GOP officials: Rumsfeld stepping down – CNN.com
If I were George Allen or Conrad Burns — well, then I’d be an idiot, but anyway — if I were them, I would be pissed off beyond belief that he couldn’t have stepped down two weeks ago and saved my job in the process.
UPDATE: Robert Gates to replace him. There had been some Lieberman speculation but Connecticut voters would have revolted if that happened.
The Republican spin on their catastrophic defeat is that this is just a “six-year itch” where people got tired of the same party in power in the legislative and presidential branches since 2000. First off, of course they’re tired of you running the country into the ground. But this as some sort of cyclical thing doesn’t wash.
Look, the primary reason that the parties of second term presidents tend to do badly in midterms is the election cycle; the incoming president tends to bring in some weak members of his own party who are swept out when running on their own, which in the Senate is the sixth year after the president’s initial election. This isn’t the case this time. The Republican losses were mostly in seats they already held in 2000. George Bush, lest you forget, lost the popular vote in 2000 and had no coattails.
The Senate landscape this time actually favored the Republicans. The Democrats held 18 of the 33 seats being contested.

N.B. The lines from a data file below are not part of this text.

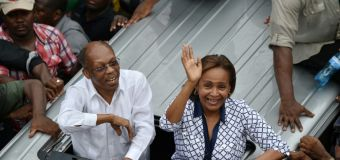 Haiti ex-leader Aristide makes rare outing to back candidate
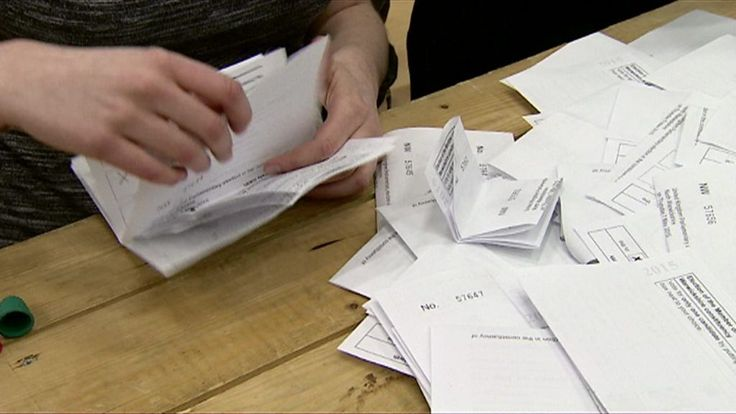 Labour claims that 800,000 people have dropped off the electoral register since the government introduced changes to the way that people can sign up to vote.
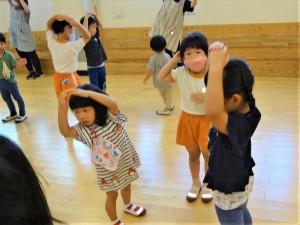 g終業式ダンス交流 (3)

The Republicans didn’t win any; they only seriously challenged in New Jersey and Maryland. The Republicans had only 15 seats up for election and are going to lose four, five, or six, most likely the latter. The seats not up for grabs are mostly Republican — a 40 to 27 lead. It’s the seats of 2002’s and 2004’s first-time Republicans which hold the balance of power going forward. I could see the Democrats holding 55 to 57 seats after the 2008 elections. The war’s not going anywhere and it’s only going to get worse.

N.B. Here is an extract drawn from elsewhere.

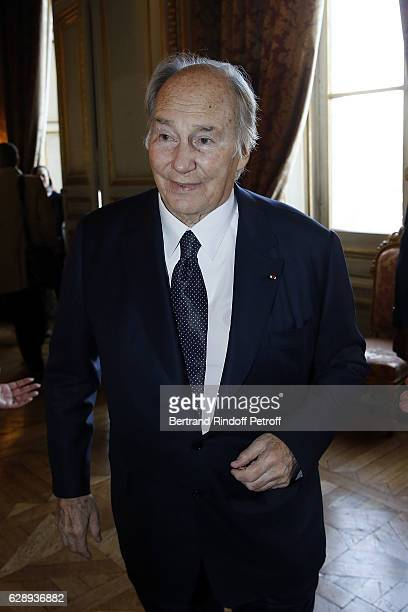 Prince Karim Aga Khan attends the ceremony for John Kerry being decorated 'Grand Officier de la Legion d'Honneur' at Quai d'Orsay on December 10 2016...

“Troy King” won, which is profoundly disappointing. But Jim Folsom Jr. held on to become Lieutenant Governor for the second time, and set himself up for a try at becoming Governor for the second time in four years. (Or he could inherit the office again; if Riley wasn’t on the VP short list already he is now, what with being one of only about six Republicans to win last night.)
And Sue Bell Cobb won the Supreme Court Chief Justice race, which I never really allowed myself to hope for. I don’t know what a Chief can do surrounded by eight Republicans, but it will be interesting.

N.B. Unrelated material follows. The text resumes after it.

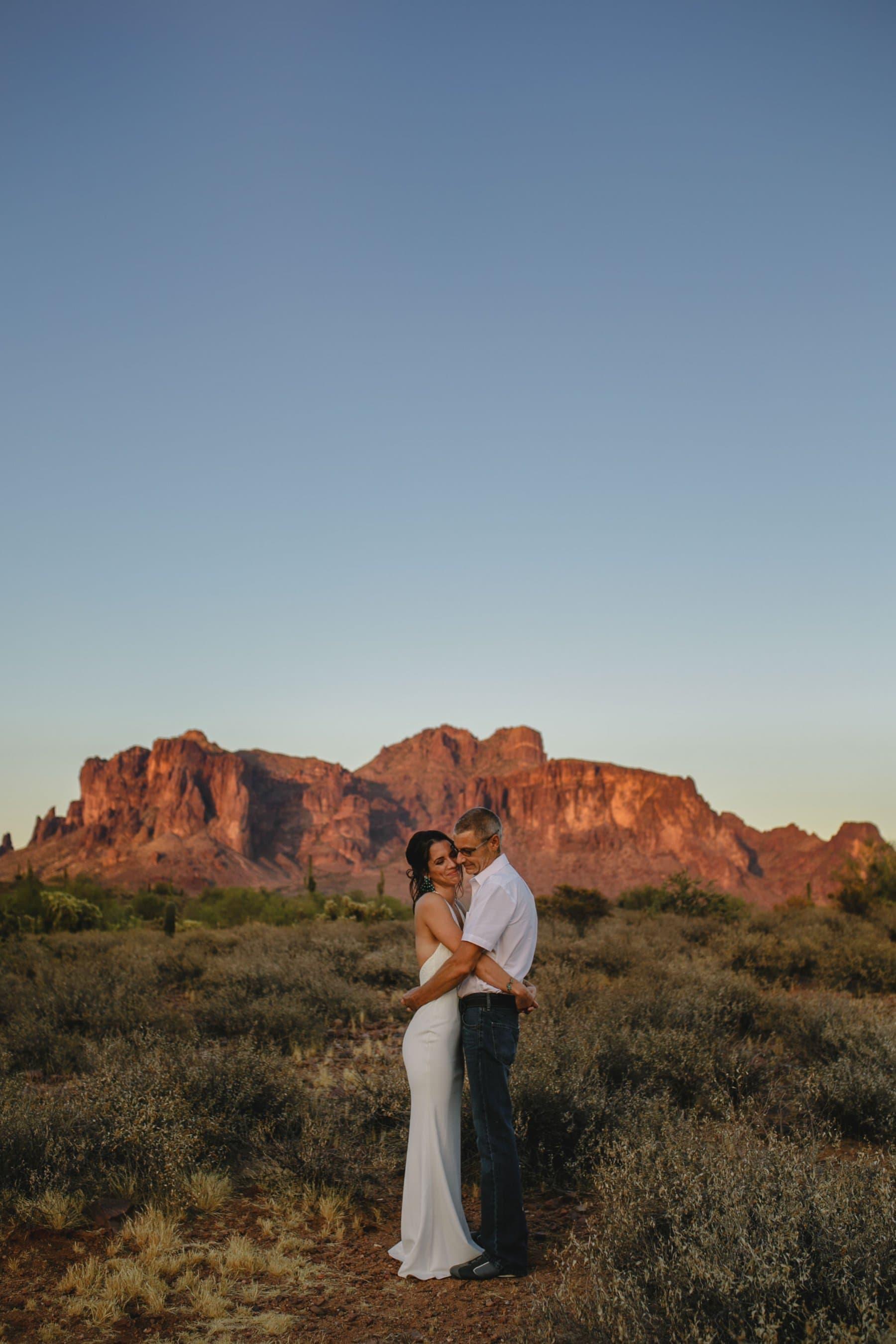 sweet desert boho elopement in Superstition mountains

Nancy Worley lost Sec. of State. I held my nose and voted for her, but I can’t say I’m disappointed.
LII: Constitution: Amendment XXV
I’m about to go to bed, but here’s something interesting…
Section 2. Whenever there is a vacancy in the office of the Vice President, the President shall nominate a Vice President who shall take office upon confirmation by a majority vote of both Houses of Congress.
In other words, if Dick Cheney keels over (if he hasn’t already watching these returns) his replacement would have to be ratified not only by the Senate (which I still think winds up 50-50 with Cheney the tiebreaker) but the House. And a Democratic-controlled House is really unlikely to ratify any Republican who could be a credible Presidential candidate.
In other words, if Cheney dies, Pelosi moves to a heartbeat away, and she won’t go anywhere. And yes, I remember that West Wing sequence.
I don’t know if we’re going to take the Senate yet or not — I think it’s going to be 50-50, probably, which at least will keep Cheney locked in a Washington cage for the next two years — but I still feel pretty good.